(PROVIDED DATA)
────────────────
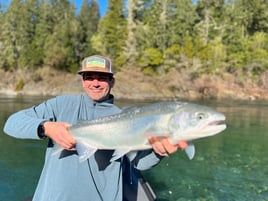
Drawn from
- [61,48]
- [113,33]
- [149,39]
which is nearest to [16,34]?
[61,48]

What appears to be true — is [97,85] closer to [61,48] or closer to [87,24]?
[61,48]

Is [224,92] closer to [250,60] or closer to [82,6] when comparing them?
[250,60]

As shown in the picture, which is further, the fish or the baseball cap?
the baseball cap

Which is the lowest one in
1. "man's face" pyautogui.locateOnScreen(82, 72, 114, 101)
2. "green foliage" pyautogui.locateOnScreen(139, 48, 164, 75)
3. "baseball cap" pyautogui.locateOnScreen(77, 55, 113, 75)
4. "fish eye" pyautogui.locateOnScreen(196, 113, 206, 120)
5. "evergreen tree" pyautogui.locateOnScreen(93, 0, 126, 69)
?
"green foliage" pyautogui.locateOnScreen(139, 48, 164, 75)

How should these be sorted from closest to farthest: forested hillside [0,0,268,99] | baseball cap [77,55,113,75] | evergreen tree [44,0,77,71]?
1. baseball cap [77,55,113,75]
2. forested hillside [0,0,268,99]
3. evergreen tree [44,0,77,71]

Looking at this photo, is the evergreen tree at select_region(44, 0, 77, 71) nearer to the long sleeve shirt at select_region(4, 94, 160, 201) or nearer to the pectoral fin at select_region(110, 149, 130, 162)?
the long sleeve shirt at select_region(4, 94, 160, 201)

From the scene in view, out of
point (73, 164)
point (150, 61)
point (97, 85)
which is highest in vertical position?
point (97, 85)

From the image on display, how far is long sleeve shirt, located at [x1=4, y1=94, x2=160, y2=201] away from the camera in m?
2.51

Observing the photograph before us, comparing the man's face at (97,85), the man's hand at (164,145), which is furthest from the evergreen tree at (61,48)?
the man's hand at (164,145)

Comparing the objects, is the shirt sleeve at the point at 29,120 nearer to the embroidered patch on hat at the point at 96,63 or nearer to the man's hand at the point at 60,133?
the man's hand at the point at 60,133

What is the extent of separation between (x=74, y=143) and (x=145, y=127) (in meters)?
0.55

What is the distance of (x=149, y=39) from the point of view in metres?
48.4

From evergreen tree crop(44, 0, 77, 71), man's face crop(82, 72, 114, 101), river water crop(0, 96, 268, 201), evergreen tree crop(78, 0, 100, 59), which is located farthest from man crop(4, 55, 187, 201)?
evergreen tree crop(78, 0, 100, 59)

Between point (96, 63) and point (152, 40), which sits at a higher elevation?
point (152, 40)
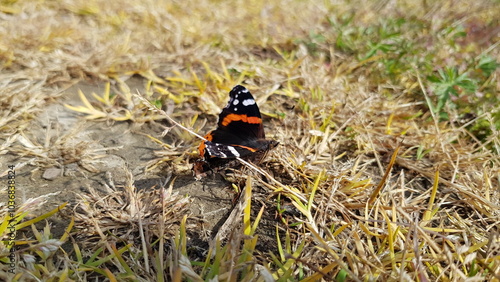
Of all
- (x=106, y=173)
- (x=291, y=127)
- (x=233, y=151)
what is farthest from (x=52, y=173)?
(x=291, y=127)

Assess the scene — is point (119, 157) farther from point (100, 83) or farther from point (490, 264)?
point (490, 264)

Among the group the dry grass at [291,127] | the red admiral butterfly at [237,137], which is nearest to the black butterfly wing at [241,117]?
the red admiral butterfly at [237,137]

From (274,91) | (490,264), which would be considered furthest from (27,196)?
(490,264)

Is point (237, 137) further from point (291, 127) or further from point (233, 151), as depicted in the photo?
point (291, 127)

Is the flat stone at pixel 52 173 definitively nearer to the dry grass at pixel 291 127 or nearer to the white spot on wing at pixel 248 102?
the dry grass at pixel 291 127

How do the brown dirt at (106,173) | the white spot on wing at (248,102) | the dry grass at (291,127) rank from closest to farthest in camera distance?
the dry grass at (291,127) < the brown dirt at (106,173) < the white spot on wing at (248,102)

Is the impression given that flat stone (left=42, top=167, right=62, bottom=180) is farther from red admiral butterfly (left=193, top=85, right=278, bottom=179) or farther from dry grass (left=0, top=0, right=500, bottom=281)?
red admiral butterfly (left=193, top=85, right=278, bottom=179)

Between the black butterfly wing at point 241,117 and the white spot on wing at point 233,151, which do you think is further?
the black butterfly wing at point 241,117
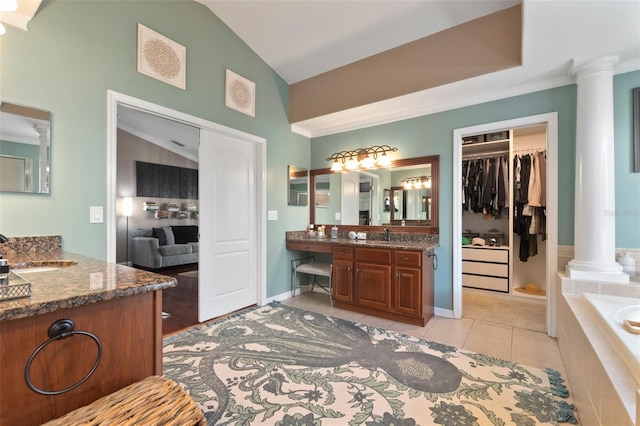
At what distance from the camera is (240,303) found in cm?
341

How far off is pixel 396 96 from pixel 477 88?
31.2 inches

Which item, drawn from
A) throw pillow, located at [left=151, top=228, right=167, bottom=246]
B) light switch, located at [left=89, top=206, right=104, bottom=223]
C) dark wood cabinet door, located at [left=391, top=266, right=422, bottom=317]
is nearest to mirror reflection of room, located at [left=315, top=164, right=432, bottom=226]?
dark wood cabinet door, located at [left=391, top=266, right=422, bottom=317]

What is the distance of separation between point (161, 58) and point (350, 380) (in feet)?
10.2

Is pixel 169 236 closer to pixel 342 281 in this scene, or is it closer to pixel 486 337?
pixel 342 281

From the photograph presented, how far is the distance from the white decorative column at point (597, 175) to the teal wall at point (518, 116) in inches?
9.6

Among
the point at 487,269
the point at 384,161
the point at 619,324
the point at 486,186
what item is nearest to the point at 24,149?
the point at 384,161

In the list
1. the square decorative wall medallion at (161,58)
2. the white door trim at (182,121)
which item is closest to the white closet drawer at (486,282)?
the white door trim at (182,121)

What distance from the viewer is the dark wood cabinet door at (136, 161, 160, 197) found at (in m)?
6.37

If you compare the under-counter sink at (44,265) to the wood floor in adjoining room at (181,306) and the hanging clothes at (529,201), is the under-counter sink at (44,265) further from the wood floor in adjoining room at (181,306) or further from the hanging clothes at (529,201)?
the hanging clothes at (529,201)

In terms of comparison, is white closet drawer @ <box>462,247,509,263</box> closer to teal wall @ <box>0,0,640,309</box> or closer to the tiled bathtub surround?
teal wall @ <box>0,0,640,309</box>

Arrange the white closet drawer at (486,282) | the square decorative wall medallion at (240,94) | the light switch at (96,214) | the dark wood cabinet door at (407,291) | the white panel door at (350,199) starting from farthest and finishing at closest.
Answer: the white panel door at (350,199), the white closet drawer at (486,282), the square decorative wall medallion at (240,94), the dark wood cabinet door at (407,291), the light switch at (96,214)

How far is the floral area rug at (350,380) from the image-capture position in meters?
1.64

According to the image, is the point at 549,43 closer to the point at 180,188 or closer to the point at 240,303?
the point at 240,303

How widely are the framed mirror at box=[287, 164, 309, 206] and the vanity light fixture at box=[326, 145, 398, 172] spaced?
1.50ft
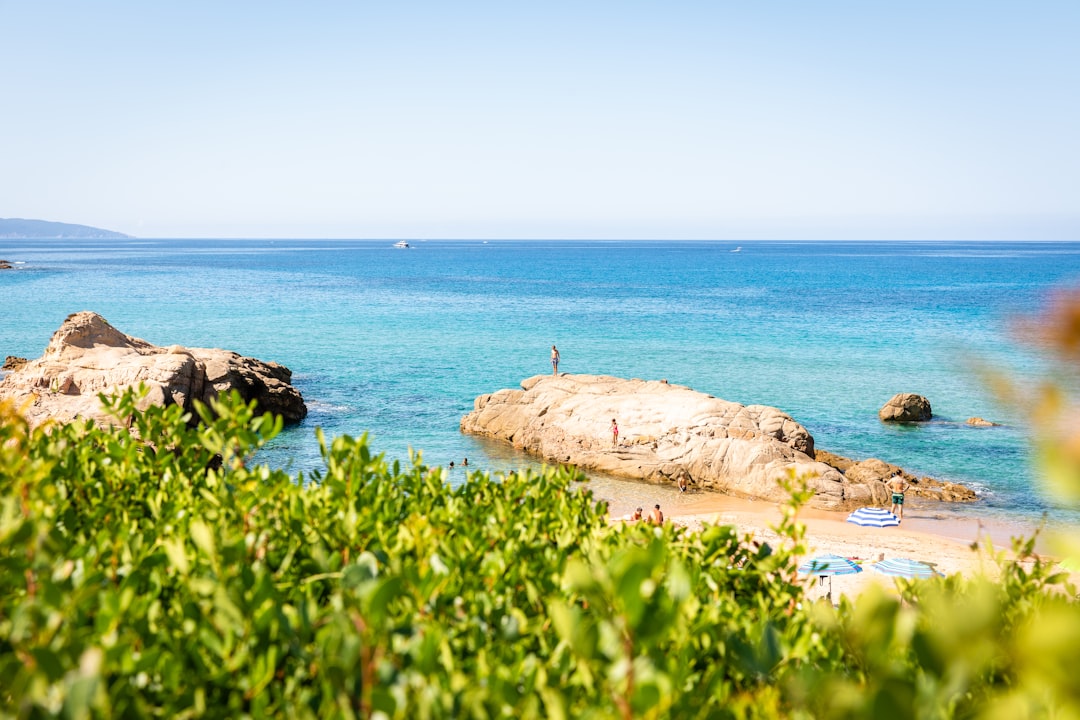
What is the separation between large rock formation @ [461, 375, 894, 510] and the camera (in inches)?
1121

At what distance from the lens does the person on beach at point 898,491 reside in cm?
2623

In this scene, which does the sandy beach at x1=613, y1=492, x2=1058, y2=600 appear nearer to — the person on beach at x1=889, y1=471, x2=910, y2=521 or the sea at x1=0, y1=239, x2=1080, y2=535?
the person on beach at x1=889, y1=471, x2=910, y2=521

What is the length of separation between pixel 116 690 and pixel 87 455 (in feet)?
12.2

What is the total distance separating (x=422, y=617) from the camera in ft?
11.9

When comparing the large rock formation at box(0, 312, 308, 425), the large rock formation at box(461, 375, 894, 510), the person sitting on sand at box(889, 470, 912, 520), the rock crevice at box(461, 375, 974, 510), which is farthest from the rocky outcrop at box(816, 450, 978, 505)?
the large rock formation at box(0, 312, 308, 425)

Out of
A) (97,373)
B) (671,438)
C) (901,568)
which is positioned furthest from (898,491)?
(97,373)

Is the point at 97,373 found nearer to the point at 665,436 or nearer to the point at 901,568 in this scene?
the point at 665,436

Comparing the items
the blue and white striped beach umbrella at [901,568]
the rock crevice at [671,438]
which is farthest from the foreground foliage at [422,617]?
the rock crevice at [671,438]

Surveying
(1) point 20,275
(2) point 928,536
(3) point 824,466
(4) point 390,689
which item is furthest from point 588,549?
(1) point 20,275

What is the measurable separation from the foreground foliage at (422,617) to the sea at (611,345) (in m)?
0.57

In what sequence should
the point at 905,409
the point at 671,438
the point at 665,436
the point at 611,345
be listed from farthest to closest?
the point at 611,345
the point at 905,409
the point at 665,436
the point at 671,438

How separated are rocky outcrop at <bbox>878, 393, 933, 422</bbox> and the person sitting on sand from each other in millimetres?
9742

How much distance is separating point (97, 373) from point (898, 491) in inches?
1131

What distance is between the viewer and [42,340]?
54.7 metres
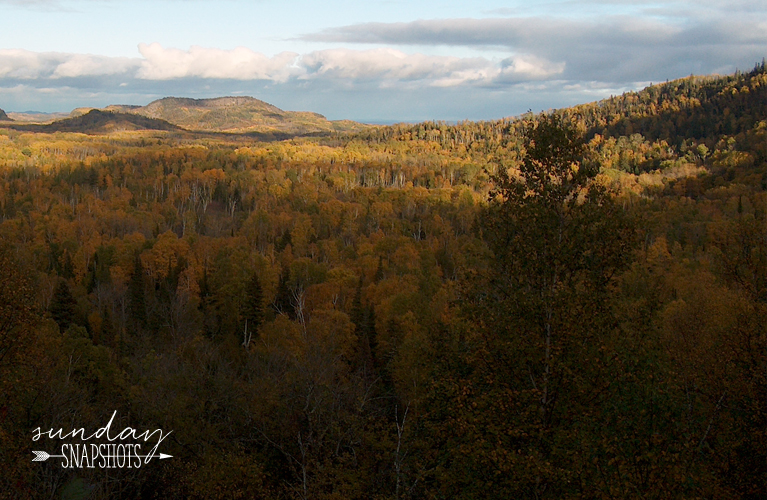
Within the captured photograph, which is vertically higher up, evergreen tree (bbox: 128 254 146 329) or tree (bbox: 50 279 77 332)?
tree (bbox: 50 279 77 332)

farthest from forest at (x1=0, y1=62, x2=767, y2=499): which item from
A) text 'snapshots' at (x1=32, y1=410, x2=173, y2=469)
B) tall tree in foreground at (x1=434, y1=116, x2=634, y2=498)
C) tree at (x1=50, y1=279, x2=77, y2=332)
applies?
text 'snapshots' at (x1=32, y1=410, x2=173, y2=469)

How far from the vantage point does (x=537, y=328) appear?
11211 millimetres

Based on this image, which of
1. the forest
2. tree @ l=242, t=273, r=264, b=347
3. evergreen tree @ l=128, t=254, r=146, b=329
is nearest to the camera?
the forest

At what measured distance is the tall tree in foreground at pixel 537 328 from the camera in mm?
10250

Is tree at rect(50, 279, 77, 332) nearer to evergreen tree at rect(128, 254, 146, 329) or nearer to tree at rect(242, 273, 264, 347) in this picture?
evergreen tree at rect(128, 254, 146, 329)

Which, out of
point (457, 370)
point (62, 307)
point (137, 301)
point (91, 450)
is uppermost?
point (457, 370)

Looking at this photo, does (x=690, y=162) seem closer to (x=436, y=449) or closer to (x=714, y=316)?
(x=714, y=316)

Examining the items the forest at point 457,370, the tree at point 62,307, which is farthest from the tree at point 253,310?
the tree at point 62,307

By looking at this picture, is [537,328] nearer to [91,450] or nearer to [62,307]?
[91,450]

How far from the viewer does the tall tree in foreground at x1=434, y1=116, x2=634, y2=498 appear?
1025 centimetres

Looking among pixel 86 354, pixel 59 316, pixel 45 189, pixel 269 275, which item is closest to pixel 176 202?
pixel 45 189

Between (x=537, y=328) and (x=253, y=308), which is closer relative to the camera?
(x=537, y=328)

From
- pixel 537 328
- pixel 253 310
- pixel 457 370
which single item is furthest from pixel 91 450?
pixel 253 310

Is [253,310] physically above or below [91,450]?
below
────────────────
(PROBLEM) Return the lines from the very first one through the line containing "3. evergreen tree [44,0,77,71]", keeping every character and including both ends. Leave the pictures out.

(COMPLETED TASK)
Drawn from
- [61,48]
- [113,33]
- [149,39]
which is nearest to [16,34]?
[61,48]

What appears to be true — is [97,85] closer to [61,48] or closer to [87,24]?
[61,48]

Is [224,92] closer to [250,60] or closer to [82,6] when comparing them?
[250,60]

As shown in the picture, which is further, the fish or the baseball cap?
the baseball cap

Which is the lowest one in
1. "man's face" pyautogui.locateOnScreen(82, 72, 114, 101)
2. "green foliage" pyautogui.locateOnScreen(139, 48, 164, 75)
3. "baseball cap" pyautogui.locateOnScreen(77, 55, 113, 75)
4. "fish eye" pyautogui.locateOnScreen(196, 113, 206, 120)
5. "evergreen tree" pyautogui.locateOnScreen(93, 0, 126, 69)
?
"green foliage" pyautogui.locateOnScreen(139, 48, 164, 75)

How should these be sorted from closest to farthest: forested hillside [0,0,268,99] | baseball cap [77,55,113,75] | evergreen tree [44,0,77,71]?
1. baseball cap [77,55,113,75]
2. forested hillside [0,0,268,99]
3. evergreen tree [44,0,77,71]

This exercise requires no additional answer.